• **Votre consigne**
Prolongez la critique du film L'Île rouge en reprenant juste après sa dernière phrase.

L’île rouge : critique des paradis perdus

Geoffrey Crété | 31 mai 2023 - MAJ : 31/05/2023 18:13
Geoffrey Crété | 31 mai 2023 - MAJ : 31/05/2023 18:13

Le réalisateur Robin Campillo (120 battements par minute, Les Revenants) s'envole pour Madagascar avec son nouveau film, L’Île rouge. Dans ce récit un peu autobiographique mais pas trop, il raconte la bulle douce-amère d'une base de l'armée française dans les années 70, dans les derniers moments du colonialisme.

autobiorêve

Dans 120 battements par minute, la Seine devenait rouge sang le temps d'une scène saisissante et lourde de sens. Dans le nouveau film de Robin Campillo, c'est la couleur de tout le décor puisque c'est Madagascar, surnommée l'île rouge, en référence à la la roche locale tendance martienne. Et c'est justement une autre planète ou presque pour les métropolitains de L'île rouge, qui vivent dans la base aérienne de l’armée française d'Ivato, au début des années 70. C'est dans cette bulle hors du temps et du monde que vit le petit Thomas, entre ses rêves (de Fantômette) et la réalité (de sa famille, et de Madagsascar).

Si tout ça semble anormalement spécial et précis, c'est parce que ça ne sort pas de nulle part. Robin Campillo a passé une partie de son enfance à Madagascar, dans la base d'Ivato, où il a justement tourné L'île rouge. Le film déborde de détails qui viennent directement de ses souvenirs, de l'obsession Fantômette aux crocodiles-surprises. Il se défend de toute autobiographie et explique que ce n'est qu'un ciment à partir duquel il a pu construire sa fiction. Mais peu importe : cette ambiguïté joue beaucoup dans l'étrangeté et la particularité du film, qui ressemble à un curieux rêve, ou plutôt un long réveil.

 

L’île rouge : photoL'île roule

 

la grande illusion

Il suffit de quelques minutes à Robin Campillo pour croquer ses personnages dans une grande scène de repas. Le caractère orageux du patriarche incarné par l'excellent Quim Gutiérrez, la fausse candeur de la mère interprétée par Nadia Tereszkiewicz, le vieux couple (Sophie Guillemin et David Serero) qui prend toute la place et le jeune couple (Hugues Delamarlière et Luna Carpiaux) qui ne trouve pas la sienne, tout ça sous les yeux d'un enfant spectateur du cirque de la vie... Avec un art du casting et de la chorégraphie, le réalisateur installe d'emblée ce petit monde de privilégiés, a priori léger, heureux et plein de vie.

En réalité, c'est pour mieux l'opposer à la vraie réalité, dehors. Installées dans ce ghetto-paradis, les familles métropolitaines s'agitent dans leur oisiveté, et s'occupent en picolant ou en bronzant. Un père achète des bébés crocodiles à ses enfants, deux hommes se noient mystérieusement en allant pêcher en pleine nuit, et les amoureux tournent en rond autour d'un arbre comme des insectes dans une parade nuptiale. Tout n'est finalement qu'un spectacle, un divertissement, pour ces gens qui gesticulent sans trop savoir pour qui ou pour quoi. Une mélancolie plane sur ce faux paradis, sans que personne n'arrive à mettre de mot dessus.

• **Bloc de données**
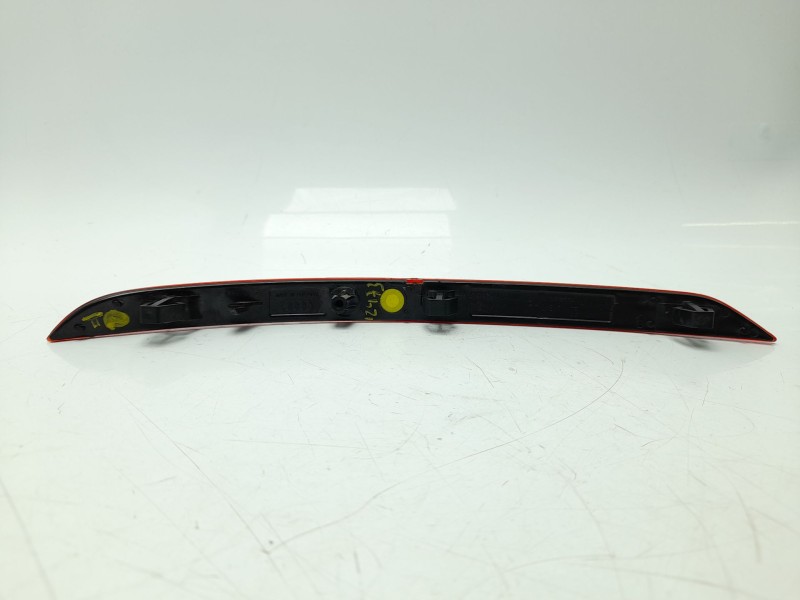 Recambio de piloto trasero derecho paragolpes para audi a3 sportback (8ya, 8yf) 30 tdi referencia OEM IAM 8Y0945106  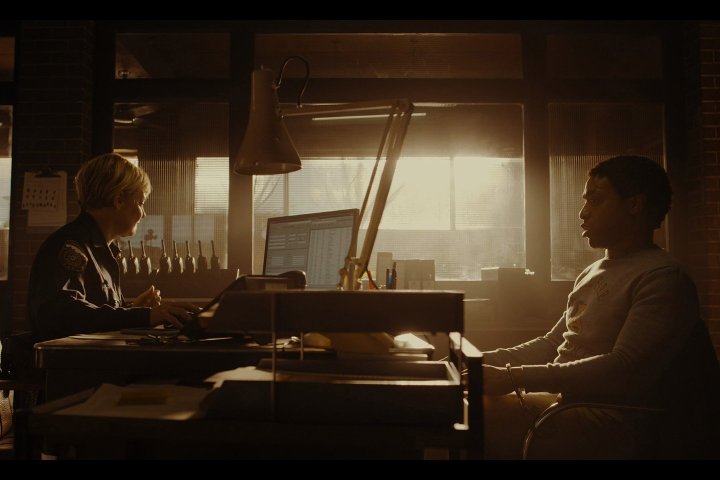 Tommy Maddox-Upshaw, ASC, speaks about his cinematography on series "The Man Who Fell To Earth", by Alex Kurtzman "The interstellar migrant", by François Reumont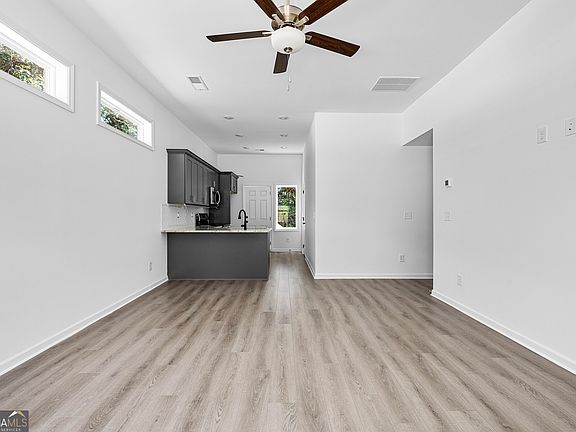 4th image of 1017 Stonewall St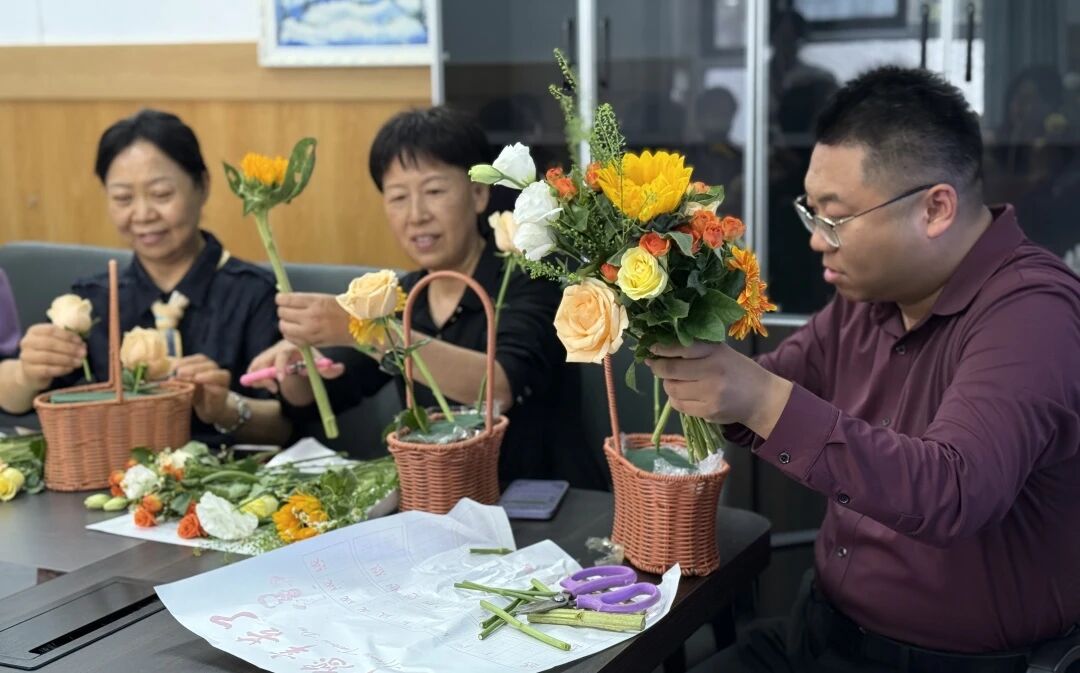 芳华未央 感恩同行｜以花为礼  致敬正盛放的你...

• **Réponse**
 L’île rouge : photoLe masque de Toto
 

Il faudra attendre que le petit blanc rêveur et candide s'endorme et se taise, enfin, pour que la réalité existe véritablement. Quand il ferme les yeux, le film les ouvre. L'île rouge revient alors aux Malgaches, qui peuvent parler et raconter leur histoire sans le brouhaha des autres, qui les condamnaient à la figuration. Les métropolitains parlaient vaguement d'ennui et de mort, et s'enervaient et s'emportaient dans leurs petites vies domestiques ? Les Malgaches parlent de politique, de travail, de lutte, de révolution.

Ce retour à la réalité, qui avale toute la fin du film, est d'autant plus frappant que L'île rouge s'ouvre sur une saynète fantasmée délicieusement kitsch, où Fantômette affronte des brigands dans une laverie. Loin des apparitions humoristiques de l'héroïne des romans de Georges Chaulet, qui vient régulièrement mettre en pause le récit, le vrai monde gronde.

Les deux réalités n'entrent même pas en collision : elles coexistent à peine, et les interactions impossibles avec le personnage incarné par Amely Rakotoarimalala (l'amourette décalée avec Bernard, l'échange impossible avec Thomas) en sont la preuve. C'est aussi ça, la tristesse profonde de L'île rouge : l'impossible contact. Mais est-ce vraiment surprenant étant donné que les métropolitains n'y arrivent même pas entre eux, au sein des familles et des couples ?

 

L’île rouge : photo, Mitia Ralaivita, Hugues DelamarliereL'impossible contact

 

l'amnésie du futur

Le problème, c'est que la note d'intention de L’Île rouge prend finalement le pas sur le reste. C'est un bel et riche objet théorique, qui multiplie les images et les idées évocatrices. Mais en donnant plus souvent envie de réfléchir que de ressentir, Robin Campillo (co-scénariste avec Gilles Marchand et Jean-Luc Raharimanana) prive le film d'une émotion, qui reste lointaine et fuyante. Abandonner les personnages dans la dernière partie a du sens, et c'est même un parti pris de cinéma passionnant. Mais c'est également un coup d'arrêt émotionnel et une bascule brutale.

C'est d'autant plus dommage que lorsque le film touche l'émotion, c'est avec pudeur et intelligence. Il suffit d'une banale photo de famille pour mesurer la tristesse infinie qui habite ces gens et immobilise un enfant, qui avoue alors son envie de tout oublier – une réplique absolument déchirante. Et derrière les silences et les regards des parents, il y a des hurlements d'incompréhension qui brisent le cœur.

 

L’île rouge : photo"Je veux pas me souvenir"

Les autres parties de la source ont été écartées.